──────── Provided text ────────

Diagnostic Scanners for Vehicles

Diagnostic scanners have revolutionized how we understand and maintain our vehicles. These powerful tools provide a window into the inner workings of a car’s electronic systems, empowering car owners and mechanics to diagnose and troubleshoot problems with greater efficiency and accuracy. This comprehensive guide explores the world of diagnostic scanners, covering their types, functionalities, protocols, troubleshooting applications, software and hardware options, and future trends.

What is a Car Diagnostic Scanner?

A car diagnostic scanner, also known as an On-Board Diagnostics (OBD) scanner or code reader, is an electronic device that connects to a vehicle’s OBD port. This port, typically located under the dashboard on the driver’s side allows the scanner to communicate with the car’s onboard computer system. By accessing the vehicle’s computer, the scanner can retrieve Diagnostic Trouble Codes (DTCs), which are alphanumeric codes that indicate specific issues within the vehicle’s systems.

Since 1996, all gasoline cars and light trucks sold in North America have been required to have an OBD-II system. Diesel vehicles were phased in later. This system monitors various aspects of the vehicle’s performance, including emissions, fuel economy, and drivability. When a problem is detected, the OBD-II system generates a DTC and stores it in the vehicle’s computer memory. Many car owners can now diagnose minor faults themselves with simple tools, reducing the frequency of trips to the dealership.

Evolution of Diagnostic Scanners

Diagnostic tools have come a long way. They have evolved from simple code readers to complex multi-system analyzers, revolutionizing vehicle maintenance and repair. Early diagnostic tools were primarily used to read and clear trouble codes, providing basic information about engine-related problems. As automotive technology advanced, so did diagnostic scanners. They now offer a wide range of features, including live data streaming, bidirectional control, and module programming, enabling more comprehensive and accurate diagnostics.

Types of Diagnostic Scanners

Diagnostic scanners come in various forms, each with its own set of features and capabilities. Here are some of the most common types:

• OBD-I Scanners: These scanners work with pre-1996 vehicles. They are designed to communicate with the older OBD-I systems, which were not standardized like the later OBD-II systems.
• Engine Code Readers: These are basic scanners that primarily read and clear engine-related trouble codes. They are affordable and easy to use, making them suitable for basic diagnostics.
• Display OBD-II Scanners: These scanners provide the error codes generated by your vehicle’s computer. These codes supply limited information but they are a starting point for further diagnosis.
• Diagnostic OBD-II Scanners: These scanners deliver more detailed information on a vehicle’s insides, such as coolant temperature and air-fuel ratio. Other features of this type of scanner include technical service bulletins (TSBs), technical advice, module testing, and graphing.
• Bluetooth/WiFi OBD2 Scanners: These scanners connect wirelessly to smartphones or tablets, allowing users to view and interpret diagnostic data on their mobile devices. They offer portability and user-friendly interfaces.

────────

According to the diagnostic scanner guide, where is a vehicle's OBD port typically located? The entries are not needed for this work.

──────── Records ────────

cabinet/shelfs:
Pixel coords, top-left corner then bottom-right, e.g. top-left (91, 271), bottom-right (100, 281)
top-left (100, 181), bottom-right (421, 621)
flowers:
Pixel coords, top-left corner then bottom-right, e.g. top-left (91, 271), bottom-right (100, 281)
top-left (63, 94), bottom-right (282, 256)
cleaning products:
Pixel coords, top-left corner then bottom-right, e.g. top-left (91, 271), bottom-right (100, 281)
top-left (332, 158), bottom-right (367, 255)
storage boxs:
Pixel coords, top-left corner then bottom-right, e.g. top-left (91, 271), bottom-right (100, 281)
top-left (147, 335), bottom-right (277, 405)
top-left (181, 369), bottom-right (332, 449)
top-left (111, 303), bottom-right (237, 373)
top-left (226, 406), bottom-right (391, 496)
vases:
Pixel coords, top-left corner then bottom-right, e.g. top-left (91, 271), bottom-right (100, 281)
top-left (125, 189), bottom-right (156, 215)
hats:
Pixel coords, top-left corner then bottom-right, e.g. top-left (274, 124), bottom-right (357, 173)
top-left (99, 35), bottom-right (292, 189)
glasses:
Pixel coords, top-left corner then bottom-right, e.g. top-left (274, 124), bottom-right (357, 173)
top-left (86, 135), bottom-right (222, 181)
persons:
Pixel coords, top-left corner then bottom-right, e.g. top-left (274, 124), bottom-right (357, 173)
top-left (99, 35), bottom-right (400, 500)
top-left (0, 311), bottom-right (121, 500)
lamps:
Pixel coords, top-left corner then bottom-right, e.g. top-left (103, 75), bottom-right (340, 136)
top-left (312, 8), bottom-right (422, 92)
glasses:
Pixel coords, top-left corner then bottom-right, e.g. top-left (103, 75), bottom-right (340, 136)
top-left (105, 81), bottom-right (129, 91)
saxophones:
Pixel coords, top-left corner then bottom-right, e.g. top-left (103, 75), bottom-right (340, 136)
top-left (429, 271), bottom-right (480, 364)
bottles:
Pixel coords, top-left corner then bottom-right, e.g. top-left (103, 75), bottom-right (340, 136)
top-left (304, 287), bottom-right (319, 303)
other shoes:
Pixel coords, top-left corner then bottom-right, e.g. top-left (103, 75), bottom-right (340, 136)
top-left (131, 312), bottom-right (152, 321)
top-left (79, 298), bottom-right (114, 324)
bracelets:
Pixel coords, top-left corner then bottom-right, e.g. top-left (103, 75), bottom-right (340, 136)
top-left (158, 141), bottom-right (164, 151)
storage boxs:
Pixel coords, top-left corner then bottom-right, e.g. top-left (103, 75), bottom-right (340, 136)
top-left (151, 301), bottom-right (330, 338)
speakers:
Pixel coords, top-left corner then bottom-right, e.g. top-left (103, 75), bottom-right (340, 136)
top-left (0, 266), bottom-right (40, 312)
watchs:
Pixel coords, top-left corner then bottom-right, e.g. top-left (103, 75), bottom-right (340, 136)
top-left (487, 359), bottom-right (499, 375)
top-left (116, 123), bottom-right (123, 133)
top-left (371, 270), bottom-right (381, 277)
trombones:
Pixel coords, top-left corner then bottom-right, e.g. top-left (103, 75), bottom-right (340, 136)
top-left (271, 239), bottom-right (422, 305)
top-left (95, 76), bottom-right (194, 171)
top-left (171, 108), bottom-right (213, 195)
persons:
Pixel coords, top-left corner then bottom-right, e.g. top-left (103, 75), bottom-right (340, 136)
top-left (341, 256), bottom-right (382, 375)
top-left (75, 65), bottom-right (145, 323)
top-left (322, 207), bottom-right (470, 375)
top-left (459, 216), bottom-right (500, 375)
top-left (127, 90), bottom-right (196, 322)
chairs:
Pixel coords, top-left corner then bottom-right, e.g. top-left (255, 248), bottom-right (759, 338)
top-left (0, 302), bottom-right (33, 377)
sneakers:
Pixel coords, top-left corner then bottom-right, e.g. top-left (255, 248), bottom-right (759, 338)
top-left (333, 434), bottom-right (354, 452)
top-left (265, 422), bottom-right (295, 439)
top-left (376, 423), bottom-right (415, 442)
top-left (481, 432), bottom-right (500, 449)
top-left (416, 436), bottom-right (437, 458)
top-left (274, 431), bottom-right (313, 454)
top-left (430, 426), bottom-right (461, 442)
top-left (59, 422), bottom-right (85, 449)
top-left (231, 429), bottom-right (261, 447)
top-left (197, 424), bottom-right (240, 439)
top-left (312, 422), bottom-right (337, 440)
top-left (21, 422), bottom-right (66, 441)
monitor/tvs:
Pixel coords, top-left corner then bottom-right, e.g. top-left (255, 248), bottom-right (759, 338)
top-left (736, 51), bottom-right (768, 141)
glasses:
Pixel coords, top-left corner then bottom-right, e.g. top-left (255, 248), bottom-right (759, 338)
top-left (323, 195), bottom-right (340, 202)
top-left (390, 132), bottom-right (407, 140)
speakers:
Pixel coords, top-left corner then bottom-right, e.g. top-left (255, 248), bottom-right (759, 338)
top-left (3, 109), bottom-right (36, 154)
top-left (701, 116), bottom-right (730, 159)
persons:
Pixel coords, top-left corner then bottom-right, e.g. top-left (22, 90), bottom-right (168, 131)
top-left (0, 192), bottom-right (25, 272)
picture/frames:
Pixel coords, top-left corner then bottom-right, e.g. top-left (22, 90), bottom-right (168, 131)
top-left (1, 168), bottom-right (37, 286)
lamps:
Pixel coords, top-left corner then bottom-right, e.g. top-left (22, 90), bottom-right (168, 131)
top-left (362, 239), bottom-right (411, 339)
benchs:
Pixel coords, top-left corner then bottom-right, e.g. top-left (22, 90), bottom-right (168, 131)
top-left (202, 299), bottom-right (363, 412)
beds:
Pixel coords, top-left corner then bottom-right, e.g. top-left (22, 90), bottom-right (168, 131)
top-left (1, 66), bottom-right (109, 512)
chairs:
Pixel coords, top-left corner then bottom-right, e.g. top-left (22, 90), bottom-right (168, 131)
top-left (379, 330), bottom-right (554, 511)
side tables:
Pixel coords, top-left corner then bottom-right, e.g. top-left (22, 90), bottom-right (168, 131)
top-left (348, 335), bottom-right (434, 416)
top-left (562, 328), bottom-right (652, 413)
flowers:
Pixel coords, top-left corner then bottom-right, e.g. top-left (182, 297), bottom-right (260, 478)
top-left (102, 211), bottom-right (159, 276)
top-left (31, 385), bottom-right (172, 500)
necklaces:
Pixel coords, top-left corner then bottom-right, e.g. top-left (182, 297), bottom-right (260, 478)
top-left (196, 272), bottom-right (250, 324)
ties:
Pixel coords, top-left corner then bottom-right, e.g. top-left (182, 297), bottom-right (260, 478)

────────

Output of the task: Under the dashboard on the driver's side.